Workshop | Holistic machine learning: From finding your data to deploying your model

Mark Whitehorn

This is a workshop for people who are about to start using ML and need to both understand and see the entire process from start to finish.

Machine Learning (ML) is not an isolated, single step; it is a process and all of the steps in that process are vital. In brief the steps are often:

Select the data

Understand it

Clean it

Repeat

Select an ML algorithm

Prepare the data

Repeat (with model)

Train

Test

Evaluate

Until best model for this algorithm found

Until best overall model found

Possibly combine models into an ensemble

 

Some of these steps sound really exciting (training the model) and some painfully boring (preparing data). But all are equally important; neglect any and you are wasting your time.
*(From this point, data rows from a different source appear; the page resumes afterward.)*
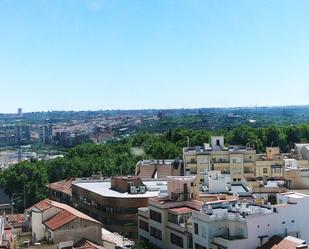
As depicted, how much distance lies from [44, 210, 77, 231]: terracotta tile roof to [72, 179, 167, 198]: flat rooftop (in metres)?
14.2

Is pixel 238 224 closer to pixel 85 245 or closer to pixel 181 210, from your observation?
pixel 181 210

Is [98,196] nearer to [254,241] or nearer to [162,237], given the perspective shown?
[162,237]

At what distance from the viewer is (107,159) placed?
334 feet

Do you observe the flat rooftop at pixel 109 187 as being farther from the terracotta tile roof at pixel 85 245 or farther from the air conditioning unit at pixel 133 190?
the terracotta tile roof at pixel 85 245

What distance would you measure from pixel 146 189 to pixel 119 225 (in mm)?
5330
This workshop will start with some data. We will discuss it in order to understand it and then work through the entire process. For the majority of the workshop this will be much more of a discussion and demonstration than actual hands-on. During the last two hours, once you have seen the entire process, you will be given all the code and data so that you can practice any (or all) of the steps that you have seen. But the main idea of the workshop is to walk you through the process and to show you WHY all these steps are necessary and how you can complete them.

Of course we intend to make it highly interactive. For example, we don’t just explain why data has to be prepared for certain algorithms, will show you examples. Then we will show you more and get you to suggest changes. As another example, we often use ROC curves in the evaluation stage. So we will first explain what ROC curves are, show you how to create them and then apply them to our sample models.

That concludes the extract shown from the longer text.